Tissue-specific regulation of gene expression via unproductive splicingMironov, Alexei; Petrova, Marina; Margasyuk, Sergey; Vlasenok, Maria; Mironov, Andrey A; Skvortsov, Dmitry; Pervouchine, Dmitri D
doi: 10.1093/nar/gkad161pmid: 36912101
Eukaryotic gene expression is regulated post-transcriptionally by a mechanism called unproductive splicing, in which mRNA is triggered to degrade by the nonsense-mediated decay (NMD) pathway as a result of regulated alternative splicing (AS). Only a few dozen unproductive splicing events (USEs) are currently documented, and many more remain to be identified.
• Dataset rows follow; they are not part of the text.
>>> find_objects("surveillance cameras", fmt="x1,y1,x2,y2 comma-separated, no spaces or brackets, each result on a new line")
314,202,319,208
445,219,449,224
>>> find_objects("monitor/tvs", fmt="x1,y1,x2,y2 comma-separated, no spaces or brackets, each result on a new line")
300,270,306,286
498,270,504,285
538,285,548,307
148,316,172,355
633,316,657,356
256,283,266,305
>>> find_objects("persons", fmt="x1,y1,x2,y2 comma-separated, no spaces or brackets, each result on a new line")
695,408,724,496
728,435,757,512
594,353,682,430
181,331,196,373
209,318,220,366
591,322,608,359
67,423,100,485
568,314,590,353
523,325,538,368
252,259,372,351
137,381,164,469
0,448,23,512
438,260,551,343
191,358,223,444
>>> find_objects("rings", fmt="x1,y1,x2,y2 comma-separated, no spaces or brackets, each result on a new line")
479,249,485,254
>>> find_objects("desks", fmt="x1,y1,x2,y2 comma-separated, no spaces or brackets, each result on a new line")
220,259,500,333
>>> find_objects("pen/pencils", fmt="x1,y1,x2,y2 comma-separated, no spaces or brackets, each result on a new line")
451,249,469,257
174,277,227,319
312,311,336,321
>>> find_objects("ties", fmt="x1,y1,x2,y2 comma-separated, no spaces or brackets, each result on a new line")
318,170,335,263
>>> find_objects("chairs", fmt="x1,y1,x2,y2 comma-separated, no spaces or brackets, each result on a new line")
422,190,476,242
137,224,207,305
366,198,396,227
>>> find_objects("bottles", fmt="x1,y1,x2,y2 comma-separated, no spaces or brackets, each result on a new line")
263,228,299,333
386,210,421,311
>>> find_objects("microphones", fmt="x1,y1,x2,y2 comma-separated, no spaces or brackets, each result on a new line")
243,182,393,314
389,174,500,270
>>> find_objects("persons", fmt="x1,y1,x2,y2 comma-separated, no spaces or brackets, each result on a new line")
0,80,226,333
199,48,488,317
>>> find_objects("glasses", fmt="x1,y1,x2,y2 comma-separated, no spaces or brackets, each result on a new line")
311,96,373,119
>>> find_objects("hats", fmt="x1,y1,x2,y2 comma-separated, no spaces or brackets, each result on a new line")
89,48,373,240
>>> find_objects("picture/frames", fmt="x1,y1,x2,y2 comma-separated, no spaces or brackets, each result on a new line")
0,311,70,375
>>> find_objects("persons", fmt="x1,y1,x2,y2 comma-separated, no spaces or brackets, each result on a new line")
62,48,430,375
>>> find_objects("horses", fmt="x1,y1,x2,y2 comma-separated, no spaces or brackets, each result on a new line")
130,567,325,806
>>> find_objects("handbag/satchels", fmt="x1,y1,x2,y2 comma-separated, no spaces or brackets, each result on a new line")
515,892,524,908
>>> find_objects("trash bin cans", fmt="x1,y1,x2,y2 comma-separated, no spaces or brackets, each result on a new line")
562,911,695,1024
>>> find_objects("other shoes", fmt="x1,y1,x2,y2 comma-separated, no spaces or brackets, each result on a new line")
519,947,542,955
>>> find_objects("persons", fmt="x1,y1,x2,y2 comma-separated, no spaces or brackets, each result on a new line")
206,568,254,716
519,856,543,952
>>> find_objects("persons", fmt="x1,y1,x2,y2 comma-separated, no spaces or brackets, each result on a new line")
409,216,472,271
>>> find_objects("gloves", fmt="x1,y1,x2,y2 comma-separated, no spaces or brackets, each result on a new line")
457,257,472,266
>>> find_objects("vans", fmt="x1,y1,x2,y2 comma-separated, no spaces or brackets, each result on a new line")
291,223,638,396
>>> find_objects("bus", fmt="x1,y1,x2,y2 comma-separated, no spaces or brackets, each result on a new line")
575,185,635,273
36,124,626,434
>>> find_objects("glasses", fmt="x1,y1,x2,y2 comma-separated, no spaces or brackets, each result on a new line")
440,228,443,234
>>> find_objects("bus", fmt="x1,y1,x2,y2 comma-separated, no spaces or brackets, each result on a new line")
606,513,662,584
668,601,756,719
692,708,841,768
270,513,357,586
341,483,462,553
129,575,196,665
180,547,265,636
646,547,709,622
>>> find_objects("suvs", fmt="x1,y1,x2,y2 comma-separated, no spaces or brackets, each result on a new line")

Here, we analyzed RNA-seq experiments from the Genotype-Tissue Expression (GTEx) Consortium to identify USEs, in which an increase in the NMD isoform splicing rate is accompanied by tissue-specific down-regulation of the host gene. To characterize RNA-binding proteins (RBPs) that regulate USEs, we superimposed these results with RBP footprinting data and experiments on the response of the transcriptome to the perturbation of expression of a large panel of RBPs. Concordant tissue-specific changes between the expression of RBP and USE splicing rate revealed a high-confidence regulatory network including 27 tissue-specific USEs with strong evidence of RBP binding. Among them, we found previously unknown PTBP1-controlled events in the DCLK2 and IQGAP1 genes, for which we confirmed the regulatory effect using small interfering RNA (siRNA) knockdown experiments in the A549 cell line. In sum, we present a transcriptomic pipeline that allows the identification of tissue-specific USEs, potentially many more than were reported here using stringent filters.